When numbers suggest that around a third of Americans struggle to get good sleep, put in that bite guard, eye mask, or carpal tunnel brace if you need it.

And, says a Cleveland Clinic sleep doctor, throw on some socks. Michelle Drerup, PsyD, the director of the Sleep Disorders Center at the Cleveland Clinic, told CNN: “By making your feet warmer, you’re opening up blood vessels to help cool down the rest of the body.” That lowered body temperature is a sign your body’s relaxed (which is also the reason humans use blankets).

Dr. Drerup’s advice comes from science. For one example, for a 2018 physiology study, researchers in South Korea studied six young men around 22 years old, measuring how well they slept with, versus without, socks.

Though the research team found no difference in the participants’ core temperature, there were compelling conclusions: Those who wore socks to bed fell asleep 7.5 minutes faster, slept 32 minutes longer, woke 7.5 times less, and achieved sleep efficiency that was 7.6% higher than those who slept without socks.
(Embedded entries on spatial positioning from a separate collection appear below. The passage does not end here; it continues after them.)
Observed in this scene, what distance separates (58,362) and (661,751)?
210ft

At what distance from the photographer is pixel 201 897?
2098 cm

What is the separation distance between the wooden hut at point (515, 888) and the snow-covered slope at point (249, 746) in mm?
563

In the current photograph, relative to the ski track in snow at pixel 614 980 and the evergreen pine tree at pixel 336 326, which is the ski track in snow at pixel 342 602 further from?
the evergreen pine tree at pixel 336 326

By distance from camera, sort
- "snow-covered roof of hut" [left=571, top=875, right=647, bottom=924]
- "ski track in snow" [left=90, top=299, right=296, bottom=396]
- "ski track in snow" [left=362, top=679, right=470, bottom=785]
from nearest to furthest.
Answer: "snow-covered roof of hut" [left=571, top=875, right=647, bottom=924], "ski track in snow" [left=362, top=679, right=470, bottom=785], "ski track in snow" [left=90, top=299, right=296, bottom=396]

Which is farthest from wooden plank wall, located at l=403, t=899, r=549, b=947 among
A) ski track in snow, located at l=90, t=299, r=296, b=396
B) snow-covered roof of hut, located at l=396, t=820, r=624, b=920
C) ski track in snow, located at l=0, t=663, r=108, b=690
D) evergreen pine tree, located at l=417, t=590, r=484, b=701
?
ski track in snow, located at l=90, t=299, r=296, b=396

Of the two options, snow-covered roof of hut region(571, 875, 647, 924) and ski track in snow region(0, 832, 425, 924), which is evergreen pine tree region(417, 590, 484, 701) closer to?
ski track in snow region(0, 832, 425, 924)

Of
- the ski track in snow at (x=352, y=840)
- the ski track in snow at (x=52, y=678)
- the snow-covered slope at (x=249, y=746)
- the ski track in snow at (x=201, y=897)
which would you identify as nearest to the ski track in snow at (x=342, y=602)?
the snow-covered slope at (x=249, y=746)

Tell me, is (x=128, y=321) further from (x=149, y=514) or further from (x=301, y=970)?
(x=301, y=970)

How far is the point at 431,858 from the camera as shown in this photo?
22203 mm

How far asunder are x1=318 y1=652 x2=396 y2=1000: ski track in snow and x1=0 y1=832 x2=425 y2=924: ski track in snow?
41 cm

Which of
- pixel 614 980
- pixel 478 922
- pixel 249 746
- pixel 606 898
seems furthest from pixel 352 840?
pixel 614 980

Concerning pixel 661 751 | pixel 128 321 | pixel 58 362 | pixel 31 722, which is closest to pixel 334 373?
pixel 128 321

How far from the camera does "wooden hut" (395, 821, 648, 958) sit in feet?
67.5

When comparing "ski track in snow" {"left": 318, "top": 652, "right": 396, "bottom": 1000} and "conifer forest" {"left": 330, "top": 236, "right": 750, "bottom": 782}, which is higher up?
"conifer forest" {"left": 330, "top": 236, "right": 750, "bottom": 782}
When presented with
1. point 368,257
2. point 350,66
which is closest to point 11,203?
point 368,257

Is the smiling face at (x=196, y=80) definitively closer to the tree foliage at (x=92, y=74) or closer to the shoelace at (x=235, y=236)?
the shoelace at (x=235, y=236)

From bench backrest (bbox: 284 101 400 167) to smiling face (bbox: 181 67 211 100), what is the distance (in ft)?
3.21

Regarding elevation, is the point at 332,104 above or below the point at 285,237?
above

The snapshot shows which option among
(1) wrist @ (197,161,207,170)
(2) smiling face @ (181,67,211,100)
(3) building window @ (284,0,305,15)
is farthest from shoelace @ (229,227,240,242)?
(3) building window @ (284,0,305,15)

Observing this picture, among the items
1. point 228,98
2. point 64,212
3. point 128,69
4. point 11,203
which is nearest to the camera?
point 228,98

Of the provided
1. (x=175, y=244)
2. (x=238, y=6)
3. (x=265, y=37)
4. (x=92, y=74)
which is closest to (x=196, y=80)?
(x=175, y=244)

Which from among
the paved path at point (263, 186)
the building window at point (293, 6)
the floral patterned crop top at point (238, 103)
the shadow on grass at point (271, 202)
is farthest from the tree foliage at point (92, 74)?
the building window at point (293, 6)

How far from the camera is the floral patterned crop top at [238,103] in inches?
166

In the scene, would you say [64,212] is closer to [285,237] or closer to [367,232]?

If that layer gets a little heated throughout the night, Dr. Drerup says one way to prep for this is to set the room around 67 degrees Fahrenheit.

But if you do want to wear socks to bed, keep these tips in mind:

  • Wear clean socks. Research recently suggested that re-wearing unwashed socks carries germs straight into your bed.
  • Talk with your doctor before you wear socks if you have a conditions such as diabetes to avoid impacting your circulation or wound healing.
  • At nighttime, do not wear tight-fitting socks or compression socks, which can decrease circulation and put pressure on nerves.
  • Consider wool socks. A 2019 study published in Nature and Science of Sleep found that people who wore wool sleepwear fell asleep faster than those who wore cotton or polyester clothes to bed.